## GIVEN REQUEST 1
Answer these questions about the piece on Kim and Barry Plath:
(a) Which two activities do the parents refuse to let their kids do?
(b) What belonging to daughter Lydia do most viewers find creepy?
(c) Whose lead are the younger kids expected to follow once the time comes?

## DOCUMENT EXTRACT
——

Kim and Barry Plath are too controlling

Bronstein surmises the Plaths are having trouble "navigating this new uncharted territory" predominantly because Kim and Barry are intent on keeping their children "in a bubble." She explains that the parents' refusal to allow their kids to play video games or go online, and their insistence on having them dress a certain way, coupled with home schooling them, all contribute to this idea. Likewise, "from what the older kids are saying, the parents aren't as hands-on as they could be making sure that the kids are getting as much education as possible."

As Bronstein notes, when Micah and Moriah confronted their folks, they pointed out their lack of formal education. Although Kim and Barry insist that they want their children to exist in the real world and make their own decisions once they're of age, as far as Micah and Moriah are concerned, their parents didn't adequately prepare them for the real world because they actively kept them from it (via YouTube). Bronstein advises, too, "Kim blatantly tells the camera that she is concerned about the older kids negatively influencing the younger ones, so she does not want them to spend time together unsupervised."

Judgment will keep the Plaths apart

Internet commentators have been tearing Kim and Barry apart, particularly when it comes to daughter Lydia's prayer closet, which most viewers find creepy. As Bronstein acknowledges, "The main issue in the show continues to be the fact that Kim and Barry are too controlling." In particular, she points to how judgmental Kim is, noting it appears, "she lacks empathy or the ability to understand that not everyone will want to live their lives how she wants to live her life." Bronstein reckons Kim needs to acknowledge that judgment will keep the family apart, rather than bringing them together, because "it is impossible to connect with someone you judge or who you want to change in any manner."

Considering the younger kids will most likely follow Ethan, Micah, and Moriah's lead once the time comes, Kim will need to "learn to compromise someday if she wants to have a healthy working relationship with her children" because "too much co-dependency is not healthy." Bronstein explains the Plath parents are holding their children back as, "You will never know who you are and be a grown-up individual in the world if you rely too heavily on your parents' thoughts and opinions."

——

## GIVEN REQUEST 2
Rewrite the rows from the line with "Which of the items listed as" through the end of the rows, replacing "house facade" with "building front" and leaving everything else unchanged.

## INPUT RECORDS
——

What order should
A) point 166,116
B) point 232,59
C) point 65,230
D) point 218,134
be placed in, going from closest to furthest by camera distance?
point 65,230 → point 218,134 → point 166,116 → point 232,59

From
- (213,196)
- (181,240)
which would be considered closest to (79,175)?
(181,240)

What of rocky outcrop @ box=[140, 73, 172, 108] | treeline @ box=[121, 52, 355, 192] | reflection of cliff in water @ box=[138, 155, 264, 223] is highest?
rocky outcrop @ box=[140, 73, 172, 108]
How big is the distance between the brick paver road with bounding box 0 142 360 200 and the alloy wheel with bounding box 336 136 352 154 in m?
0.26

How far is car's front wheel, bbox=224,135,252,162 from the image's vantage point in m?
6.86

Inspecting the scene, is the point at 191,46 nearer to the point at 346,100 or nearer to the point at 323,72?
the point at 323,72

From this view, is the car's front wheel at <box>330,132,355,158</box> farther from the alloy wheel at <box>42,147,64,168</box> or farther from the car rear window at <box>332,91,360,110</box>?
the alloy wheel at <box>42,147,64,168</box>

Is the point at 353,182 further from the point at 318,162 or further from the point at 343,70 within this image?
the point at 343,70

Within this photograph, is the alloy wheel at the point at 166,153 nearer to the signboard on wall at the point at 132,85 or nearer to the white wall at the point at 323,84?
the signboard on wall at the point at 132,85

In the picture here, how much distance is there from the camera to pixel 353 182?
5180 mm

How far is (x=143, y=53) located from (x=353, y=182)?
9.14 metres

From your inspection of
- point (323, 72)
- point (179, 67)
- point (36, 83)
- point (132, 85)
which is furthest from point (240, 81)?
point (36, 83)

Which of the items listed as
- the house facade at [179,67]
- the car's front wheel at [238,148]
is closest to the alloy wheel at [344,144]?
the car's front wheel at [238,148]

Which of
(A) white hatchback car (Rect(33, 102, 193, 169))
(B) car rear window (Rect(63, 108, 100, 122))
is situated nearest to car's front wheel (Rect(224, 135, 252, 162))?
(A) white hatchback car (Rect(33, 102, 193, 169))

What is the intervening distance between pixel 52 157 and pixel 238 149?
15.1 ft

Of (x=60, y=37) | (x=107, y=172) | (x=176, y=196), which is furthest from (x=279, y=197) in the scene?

——

## WORKED ANSWER 1
(a) Playing video games and going online.
(b) Her prayer closet.
(c) Ethan, Micah, and Moriah's.

## WORKED ANSWER 2
Which of the items listed as
- the building front at [179,67]
- the car's front wheel at [238,148]
is closest to the alloy wheel at [344,144]?
the car's front wheel at [238,148]

Which of
(A) white hatchback car (Rect(33, 102, 193, 169))
(B) car rear window (Rect(63, 108, 100, 122))
is situated nearest to car's front wheel (Rect(224, 135, 252, 162))?
(A) white hatchback car (Rect(33, 102, 193, 169))

What is the intervening distance between pixel 52 157 and pixel 238 149?
15.1 ft

Of (x=60, y=37) | (x=107, y=172) | (x=176, y=196), which is furthest from (x=279, y=197) in the scene?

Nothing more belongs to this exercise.